La tesis es la siguiente: Putin no quiere aparecer nunca como quien rechaza negociar. Pero hace lo indecible para que esa negociación sea imposible. Propone un alto el fuego por el Día de la Victoria y luego él mismo lo viola. O saca a relucir el nombre de su amigo alemán con el fin de fragmentar a los europeos entre los que creen que hay que buscar como sea una salida a la guerra, aunque sea obligando a los ucranianos a humillarse sin haber sido derrotados, y los que apoyan la lucha de Kiev por su soberanía. Una Alemania con la extrema derecha en ascenso imparable es un objetivo fácil para estas diatribas.
Más de dos décadas de amistad
La relación entre Schröder y Putin ya era muy estrecha en 2004, cuando el entonces canciller cumplió 60 años. El líder ruso acudió a felicitarle a su casa de Hannover. Ese mismo año, Schröder le preguntaron si creía que Putin era "un demócrata intachable". Y, sin dudarlo, Schröder respondió: "Sí, estoy convencido de que lo es".
"Nunca escucharemos a Gerhard Schröder criticar las acciones de Putin. Yeso se debe precisamente a su larga amistad. Para Schröder, esto significa que, sean cuales sean los hechos, se apoyan mutuamente a toda costa", comentaba Gernot Erler, correligionario socialdemócrata y experto en Rusia a la Deutsche Welle después de la invasión rusa de Ucrania. Cuando las críticas europeas y de Estados Unidos eran unánimes, Schröder siguió del lado de Putin.
Poco después de que Schröder perdiera el poder en 2005 y dejara la política, fue nombrado, a petición de Putin, presidente del gasoducto marítimo Nord Stream. Putin le habría convencido de la "dimensió europea" del proyecto.
Los alemanes suelen festejar a lo grande su 70 aniversario. Schröder lo hizo en San Petersburgo, donde recibió a Putin con un gran abrazo. Nord Stream se hizo cargo de la fiesta. Rusia ya se había anexionado Crimea. También había atacado el este de Ucrania por mediación de fuerzas prorrusas locales que recibían apoyo de Moscú.
En 2017, el Gobierno ruso propuso a Schröder como presidente del consejo de administración de Rosneft. Esto resultó impactante para muchos observadores, dado que el gigante petrolero estatal figuraba en la lista de sanciones de la Unión Europea por su implicación en la anexión de Crimea. "Es mi vida y soy yo quien decide qué hacer con ella, y no la prensa alemana", dijo Schröder a quienes le criticaban en Alemania.
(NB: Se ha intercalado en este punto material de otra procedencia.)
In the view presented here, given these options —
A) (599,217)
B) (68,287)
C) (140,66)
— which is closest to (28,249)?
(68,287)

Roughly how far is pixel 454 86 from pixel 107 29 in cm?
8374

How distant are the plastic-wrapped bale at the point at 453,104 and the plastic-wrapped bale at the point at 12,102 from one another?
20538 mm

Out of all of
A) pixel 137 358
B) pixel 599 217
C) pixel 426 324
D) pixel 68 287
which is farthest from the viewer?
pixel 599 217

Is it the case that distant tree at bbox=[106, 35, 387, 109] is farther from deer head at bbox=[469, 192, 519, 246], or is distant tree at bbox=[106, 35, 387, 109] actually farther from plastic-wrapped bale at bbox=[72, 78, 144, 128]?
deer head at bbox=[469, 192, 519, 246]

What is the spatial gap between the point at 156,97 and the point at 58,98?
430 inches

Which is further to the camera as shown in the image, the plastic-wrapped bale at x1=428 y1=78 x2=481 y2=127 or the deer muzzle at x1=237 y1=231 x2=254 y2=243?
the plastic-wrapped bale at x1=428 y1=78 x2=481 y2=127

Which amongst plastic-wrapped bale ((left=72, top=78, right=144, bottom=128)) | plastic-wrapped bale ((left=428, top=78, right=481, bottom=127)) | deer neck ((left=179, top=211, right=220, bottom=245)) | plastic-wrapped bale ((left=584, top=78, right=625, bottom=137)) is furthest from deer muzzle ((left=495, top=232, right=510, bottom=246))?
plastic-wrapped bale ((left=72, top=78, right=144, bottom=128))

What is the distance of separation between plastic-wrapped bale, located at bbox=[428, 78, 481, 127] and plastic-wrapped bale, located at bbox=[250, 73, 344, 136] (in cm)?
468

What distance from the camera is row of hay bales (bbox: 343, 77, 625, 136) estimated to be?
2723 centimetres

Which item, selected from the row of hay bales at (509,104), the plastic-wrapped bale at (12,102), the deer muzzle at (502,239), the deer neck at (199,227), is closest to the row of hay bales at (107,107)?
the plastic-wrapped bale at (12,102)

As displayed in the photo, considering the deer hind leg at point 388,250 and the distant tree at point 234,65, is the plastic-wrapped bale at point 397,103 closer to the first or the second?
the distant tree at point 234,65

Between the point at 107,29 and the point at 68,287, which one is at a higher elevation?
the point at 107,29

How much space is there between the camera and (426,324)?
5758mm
Cuando se anunció el despliegue de fuerzas de la Bundeswehr en Lituania, el excanciller afirmó que lanzaba una señal equivocada. En una entrevista concedida al periódico Die Zeit, Schröder elogió entonces al líder ruso por su "comportamiento racional".
Y volvieron a celebrar juntos los 75 años de Schröder. Entonces elogió Putin "la talla internacional del excanciller y su papel en la consolidación de las relaciones germano-rusas". Schröder nunca ha expresado dudas sobre Putin. Incluso consideró que no había "hechos probados" de que el Kremlin estuviera detrás del envenenamiento del disidente ruso Alexei Navalni, cuando fue tratado en Berlín. Las muestras de su sangre demostraron la presencia del agente nervioso ligado a Novichok. Navalni aseguró en Bild que el excanciller recibía directamente dinero de Putin. El disidente ruso murió años más tarde, en febrero de 2024, envenenado en una prisión rusa.
El vínculo entre Putin y Schröder es muy estrecho. El líder ruso se fía del excanciller. Sabe que defendería bien sus intereses, porque también son los suyos, en una mesa de negociación. Los europeos hace tiempo que conocen las debilidades de un excanciller que ha elegido pasar a la historia como un asalariado del Kremlin. Ha conseguido que su vida después de la cancillería ensombrezca sus años como jefe del Gobierno.